Question

An inductor, a capacitor, and a resistor are all connected in series across an ac source. If the resistance, inductance, and capacitance are all doubled, by what factor does each of the following quantities change?

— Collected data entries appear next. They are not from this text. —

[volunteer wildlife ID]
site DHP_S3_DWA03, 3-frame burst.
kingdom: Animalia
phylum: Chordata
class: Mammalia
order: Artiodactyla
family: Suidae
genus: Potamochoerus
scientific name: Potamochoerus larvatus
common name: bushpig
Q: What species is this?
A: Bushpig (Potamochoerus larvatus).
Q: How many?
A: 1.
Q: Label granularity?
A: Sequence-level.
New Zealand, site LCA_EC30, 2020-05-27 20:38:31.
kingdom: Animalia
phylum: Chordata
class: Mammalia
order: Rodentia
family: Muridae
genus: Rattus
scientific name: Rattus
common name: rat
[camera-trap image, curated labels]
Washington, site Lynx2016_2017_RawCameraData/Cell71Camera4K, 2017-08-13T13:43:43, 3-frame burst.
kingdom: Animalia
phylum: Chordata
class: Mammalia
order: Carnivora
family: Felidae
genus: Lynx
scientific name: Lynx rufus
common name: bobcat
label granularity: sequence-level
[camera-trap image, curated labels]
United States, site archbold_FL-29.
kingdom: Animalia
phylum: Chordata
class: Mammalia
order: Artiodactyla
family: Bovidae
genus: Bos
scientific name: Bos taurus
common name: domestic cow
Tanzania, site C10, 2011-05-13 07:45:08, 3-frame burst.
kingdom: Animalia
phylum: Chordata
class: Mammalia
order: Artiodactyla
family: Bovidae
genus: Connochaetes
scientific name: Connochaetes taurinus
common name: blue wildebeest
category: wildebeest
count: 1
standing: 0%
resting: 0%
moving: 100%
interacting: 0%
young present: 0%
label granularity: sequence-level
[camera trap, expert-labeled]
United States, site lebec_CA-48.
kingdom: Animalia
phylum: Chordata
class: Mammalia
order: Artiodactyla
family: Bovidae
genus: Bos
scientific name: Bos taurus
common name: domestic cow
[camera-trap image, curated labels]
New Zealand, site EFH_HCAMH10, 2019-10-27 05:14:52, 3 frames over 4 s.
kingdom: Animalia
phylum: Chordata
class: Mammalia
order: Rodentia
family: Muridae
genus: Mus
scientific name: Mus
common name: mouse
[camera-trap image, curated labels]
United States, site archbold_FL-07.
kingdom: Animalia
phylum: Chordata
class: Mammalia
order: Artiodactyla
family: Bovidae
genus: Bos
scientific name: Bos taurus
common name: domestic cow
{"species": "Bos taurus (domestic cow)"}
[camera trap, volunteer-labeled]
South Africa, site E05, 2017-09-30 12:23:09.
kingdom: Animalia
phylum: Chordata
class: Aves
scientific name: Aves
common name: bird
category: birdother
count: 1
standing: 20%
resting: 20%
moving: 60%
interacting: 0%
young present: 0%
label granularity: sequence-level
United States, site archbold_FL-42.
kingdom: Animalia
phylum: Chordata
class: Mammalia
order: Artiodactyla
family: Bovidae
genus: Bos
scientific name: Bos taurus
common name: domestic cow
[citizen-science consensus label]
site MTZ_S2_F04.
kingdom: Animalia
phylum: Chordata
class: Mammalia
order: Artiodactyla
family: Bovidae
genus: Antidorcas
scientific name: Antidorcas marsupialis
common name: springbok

Indicate whether they increase or decrease: (a) the resonance angular frequency; (b) the inductive reactance; (c) the capacitive reactance. (d) Does the impedance double?

Short answer

a) Resonance angular frequency is halved

b) The inductive reactance doubles

c) Capacitive reactance halves and

d) Z increases without doubling.

Step-by-step solution

Step-1: Formulas used  

Resonance angular frequency is given by $\mathit{\omega }\mathbf{=}\frac{\mathbf{1}}{\mathbf{L}\mathbf{C}}$.The reactance are given by ${\mathbf{X}}_{\mathbf{L}}\mathbf{=}\mathbf{\omega L}$for inductor and ${\mathbf{X}}_{\mathbf{C}}\mathbf{=}\frac{\mathbf{1}}{\mathbf{\omega C}}$for capacitor.

$\mathbf{Z}\mathbf{=}\sqrt{{\mathbf{R}}^{\mathbf{2}}\mathbf{+}{\left(X_L-X_{C)}\right)}^{\mathbf{2}}}$, where Z is the impedance

Step-2: Calculations for resonance angular frequency

${\mathrm{\omega }}_1=\frac{1}{\sqrt{\left(\mathrm{L}\right)\left(\mathrm{C}\right)}}$

Now, all the parameters are doubled

$$\begin{gathered} {\mathrm{R}}_2=2{\mathrm{R}}_1 \\ {\mathrm{C}}_2=2{\mathrm{C}}_1 \\ {\mathrm{L}}_2=2{\mathrm{L}}_1 \end{gathered}$$

Find the new resonance frequency

$$\begin{gathered} \mathrm{\omega }=\frac{1}{\sqrt{\left(2\mathrm{L}\right)\left(2\mathrm{C}\right)}} \\ =\frac{1}{\sqrt{4\mathrm{LC}}} \\ =\frac{1}{2\sqrt{\mathrm{LC}}} \\ =\frac{{\mathrm{\omega }}_1}{2} \end{gathered}$$

Therefore, resonance angular frequency is halved.

Step-3: Calculations of capacitive reactance, inductive reactance and impedance.

First calculate the inductive reactance;

$$\begin{gathered} {\left({\mathrm{X}}_{\mathrm{L}}\right)}_2={\mathrm{\omega L}}_2 \\ =\mathrm{\omega }\left(2{\mathrm{L}}_1\right) \\ =2{\left({\mathrm{X}}_{\mathrm{L}}\right)}_1 \end{gathered}$$

And then the capacitive reactance;

$$\begin{gathered} {\left({\mathrm{X}}_{\mathrm{C}}\right)}_2=\frac{1}{{\mathrm{\omega C}}_2} \\ =\frac{1}{\mathrm{\omega }\left(2{\mathrm{C}}_1\right)} \\ =\frac{{\left({\mathrm{X}}_{\mathrm{C}}\right)}_1}{2} \end{gathered}$$

Then calculate the impedance;

$$\begin{gathered} \mathrm{Z}=\sqrt{{\mathrm{R}}^2+{\left({\mathrm{X}}_{\mathrm{L}}-{\mathrm{X}}_{\mathrm{C}}\right)}^2} \\ \mathrm{Z}=\sqrt{{\left(2\mathrm{R}\right)}^2+{\left(2{\mathrm{X}}_{\mathrm{L}}-\frac{{\mathrm{X}}_{\mathrm{C})}}{2}\right)}^2} \\ \mathrm{Z}=2\sqrt{{\left(\mathrm{R}\right)}^2+{\left({\mathrm{X}}_{\mathrm{L}}-\frac{{\mathrm{X}}_{\mathrm{C})}}{4}\right)}^2} \end{gathered}$$

Therefore, a) resonance angular frequency is halved, b) the inductive reactance doubles, c) capacitive reactance halves and d) Z increases without doubling.